Your task is to output all the records below, word for word.

# DATA IN THIS EXERCISE
■ ■ ■ ■ ■ ■ ■

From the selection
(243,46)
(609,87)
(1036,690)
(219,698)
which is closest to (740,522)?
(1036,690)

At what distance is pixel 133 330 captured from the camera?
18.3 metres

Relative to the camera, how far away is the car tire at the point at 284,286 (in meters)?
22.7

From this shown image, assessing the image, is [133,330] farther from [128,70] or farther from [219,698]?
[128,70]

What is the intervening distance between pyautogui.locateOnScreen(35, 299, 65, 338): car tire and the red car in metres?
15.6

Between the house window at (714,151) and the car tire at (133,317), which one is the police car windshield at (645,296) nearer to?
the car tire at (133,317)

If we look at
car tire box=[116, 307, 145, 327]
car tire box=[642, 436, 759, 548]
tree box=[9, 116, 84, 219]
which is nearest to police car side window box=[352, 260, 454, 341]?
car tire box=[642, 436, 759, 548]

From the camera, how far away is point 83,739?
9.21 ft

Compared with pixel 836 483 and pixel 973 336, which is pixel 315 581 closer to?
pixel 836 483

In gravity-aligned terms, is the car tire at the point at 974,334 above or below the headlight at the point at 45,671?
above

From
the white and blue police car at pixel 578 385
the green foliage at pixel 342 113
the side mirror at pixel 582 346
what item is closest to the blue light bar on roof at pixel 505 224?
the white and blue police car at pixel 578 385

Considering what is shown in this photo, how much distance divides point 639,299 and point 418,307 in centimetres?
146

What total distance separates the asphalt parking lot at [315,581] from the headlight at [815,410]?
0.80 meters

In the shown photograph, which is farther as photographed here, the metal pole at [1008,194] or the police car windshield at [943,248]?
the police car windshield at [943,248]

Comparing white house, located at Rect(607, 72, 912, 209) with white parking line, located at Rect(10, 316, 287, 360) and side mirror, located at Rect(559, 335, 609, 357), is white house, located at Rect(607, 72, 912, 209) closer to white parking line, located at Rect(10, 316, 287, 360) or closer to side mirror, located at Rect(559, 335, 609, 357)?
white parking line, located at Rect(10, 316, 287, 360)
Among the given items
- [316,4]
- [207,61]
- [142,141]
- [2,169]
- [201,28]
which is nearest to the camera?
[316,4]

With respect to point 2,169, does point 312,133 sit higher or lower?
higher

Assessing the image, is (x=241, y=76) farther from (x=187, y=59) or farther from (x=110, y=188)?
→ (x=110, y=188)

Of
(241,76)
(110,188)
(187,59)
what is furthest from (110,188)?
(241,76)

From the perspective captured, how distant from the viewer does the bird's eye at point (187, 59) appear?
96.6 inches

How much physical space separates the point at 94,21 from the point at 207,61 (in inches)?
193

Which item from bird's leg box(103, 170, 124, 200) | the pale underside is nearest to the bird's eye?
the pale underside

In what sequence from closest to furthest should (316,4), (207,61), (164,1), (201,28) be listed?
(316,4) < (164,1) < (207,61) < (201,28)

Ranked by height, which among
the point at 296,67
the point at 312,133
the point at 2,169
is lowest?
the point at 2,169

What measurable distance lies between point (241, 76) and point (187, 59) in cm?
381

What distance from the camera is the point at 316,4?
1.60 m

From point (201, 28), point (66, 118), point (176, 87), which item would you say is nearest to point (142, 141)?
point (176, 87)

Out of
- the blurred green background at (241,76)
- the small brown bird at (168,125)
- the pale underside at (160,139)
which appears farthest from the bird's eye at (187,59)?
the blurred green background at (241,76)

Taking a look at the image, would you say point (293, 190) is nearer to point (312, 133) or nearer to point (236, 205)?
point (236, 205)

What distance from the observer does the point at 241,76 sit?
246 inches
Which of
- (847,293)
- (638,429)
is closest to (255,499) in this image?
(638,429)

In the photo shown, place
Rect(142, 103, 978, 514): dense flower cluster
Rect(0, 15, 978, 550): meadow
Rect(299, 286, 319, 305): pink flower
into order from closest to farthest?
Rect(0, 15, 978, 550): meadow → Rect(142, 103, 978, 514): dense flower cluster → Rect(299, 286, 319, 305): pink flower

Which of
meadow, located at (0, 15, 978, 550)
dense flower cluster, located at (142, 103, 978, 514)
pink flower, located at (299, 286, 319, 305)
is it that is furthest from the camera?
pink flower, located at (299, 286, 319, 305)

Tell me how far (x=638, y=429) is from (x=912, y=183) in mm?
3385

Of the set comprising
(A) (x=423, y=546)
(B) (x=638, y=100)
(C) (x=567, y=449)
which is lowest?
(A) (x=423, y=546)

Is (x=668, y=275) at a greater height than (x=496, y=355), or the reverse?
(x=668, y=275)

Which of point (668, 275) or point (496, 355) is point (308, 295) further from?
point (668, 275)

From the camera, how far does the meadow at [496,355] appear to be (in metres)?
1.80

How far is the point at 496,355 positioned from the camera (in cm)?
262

■ ■ ■ ■ ■ ■ ■

# EXERCISE RESPONSE
From the selection
(243,46)
(609,87)
(1036,690)
(219,698)
which is closest to (740,522)?
(1036,690)

At what distance is pixel 133 330 captured from the camera?
18.3 metres

Relative to the camera, how far away is the car tire at the point at 284,286 (in meters)?
22.7

From this shown image, assessing the image, is [133,330] farther from [128,70] or farther from [219,698]?
[128,70]

What is the intervening distance between pyautogui.locateOnScreen(35, 299, 65, 338): car tire and the red car in metres?
15.6

Between the house window at (714,151) and the car tire at (133,317), which one is the police car windshield at (645,296) nearer to?
the car tire at (133,317)

If we look at
car tire box=[116, 307, 145, 327]
car tire box=[642, 436, 759, 548]
tree box=[9, 116, 84, 219]
which is nearest to police car side window box=[352, 260, 454, 341]?
car tire box=[642, 436, 759, 548]

From the camera, how far away is point 83,739?
9.21 ft

Compared with pixel 836 483 and pixel 973 336, which is pixel 315 581 closer to?
pixel 836 483

In gravity-aligned terms, is the car tire at the point at 974,334 above or below the headlight at the point at 45,671?
above

From
the white and blue police car at pixel 578 385
the green foliage at pixel 342 113
the side mirror at pixel 582 346
what item is closest to the blue light bar on roof at pixel 505 224?
the white and blue police car at pixel 578 385

Considering what is shown in this photo, how much distance divides point 639,299 and point 418,307 in centimetres?
146

What total distance separates the asphalt parking lot at [315,581] from the headlight at [815,410]?
0.80 meters

In the shown photograph, which is farther as photographed here, the metal pole at [1008,194] or the police car windshield at [943,248]?
the police car windshield at [943,248]

Comparing white house, located at Rect(607, 72, 912, 209) with white parking line, located at Rect(10, 316, 287, 360) and side mirror, located at Rect(559, 335, 609, 357), is white house, located at Rect(607, 72, 912, 209) closer to white parking line, located at Rect(10, 316, 287, 360) or closer to side mirror, located at Rect(559, 335, 609, 357)?
white parking line, located at Rect(10, 316, 287, 360)
Among the given items
- [316,4]
- [207,61]
- [142,141]
- [2,169]
- [201,28]
which is nearest to the camera?
[316,4]

With respect to point 2,169, does point 312,133 sit higher or lower?
higher

Assessing the image, is (x=241, y=76) farther from (x=187, y=59) or farther from (x=110, y=188)?
→ (x=110, y=188)

Of
(241,76)
(110,188)
(187,59)
what is furthest from (110,188)?
(241,76)

From the perspective captured, how distant from the viewer does the bird's eye at point (187, 59) appear?
96.6 inches

How much physical space separates the point at 94,21 from the point at 207,61 (in inches)?
193

Which item from bird's leg box(103, 170, 124, 200) | the pale underside is nearest to the bird's eye?
the pale underside

In what sequence from closest to furthest should (316,4), (207,61), (164,1), (201,28) be listed?
(316,4) < (164,1) < (207,61) < (201,28)

Ranked by height, which among
the point at 296,67
the point at 312,133
the point at 2,169
is lowest?
the point at 2,169

What measurable distance lies between point (241, 76) and point (187, 59) in cm?
381

What distance from the camera is the point at 316,4?
1.60 m

From point (201, 28), point (66, 118), point (176, 87), which item would you say is nearest to point (142, 141)?
point (176, 87)

Out of
- the blurred green background at (241,76)
- the small brown bird at (168,125)
- the pale underside at (160,139)
which appears farthest from the bird's eye at (187,59)?
the blurred green background at (241,76)

Taking a look at the image, would you say point (293, 190) is nearer to point (312, 133) or nearer to point (236, 205)?
point (236, 205)

What distance from the observer does the point at 241,76 sit?
246 inches
Which of
- (847,293)
- (638,429)
is closest to (255,499) in this image?
(638,429)

In the photo shown, place
Rect(142, 103, 978, 514): dense flower cluster
Rect(0, 15, 978, 550): meadow
Rect(299, 286, 319, 305): pink flower
into order from closest to farthest?
Rect(0, 15, 978, 550): meadow → Rect(142, 103, 978, 514): dense flower cluster → Rect(299, 286, 319, 305): pink flower

Which of
meadow, located at (0, 15, 978, 550)
dense flower cluster, located at (142, 103, 978, 514)
pink flower, located at (299, 286, 319, 305)
is it that is furthest from the camera?
pink flower, located at (299, 286, 319, 305)

Tell me how far (x=638, y=429) is from (x=912, y=183) in mm?
3385

Of the set comprising
(A) (x=423, y=546)
(B) (x=638, y=100)
(C) (x=567, y=449)
which is lowest?
(A) (x=423, y=546)

Is (x=668, y=275) at a greater height than (x=496, y=355), or the reverse?
(x=668, y=275)

Which of point (668, 275) or point (496, 355) is point (308, 295) further from?
point (668, 275)

From the camera, how far does the meadow at [496,355] appear to be (in metres)?
1.80

How far is the point at 496,355 positioned from the camera (in cm)?
262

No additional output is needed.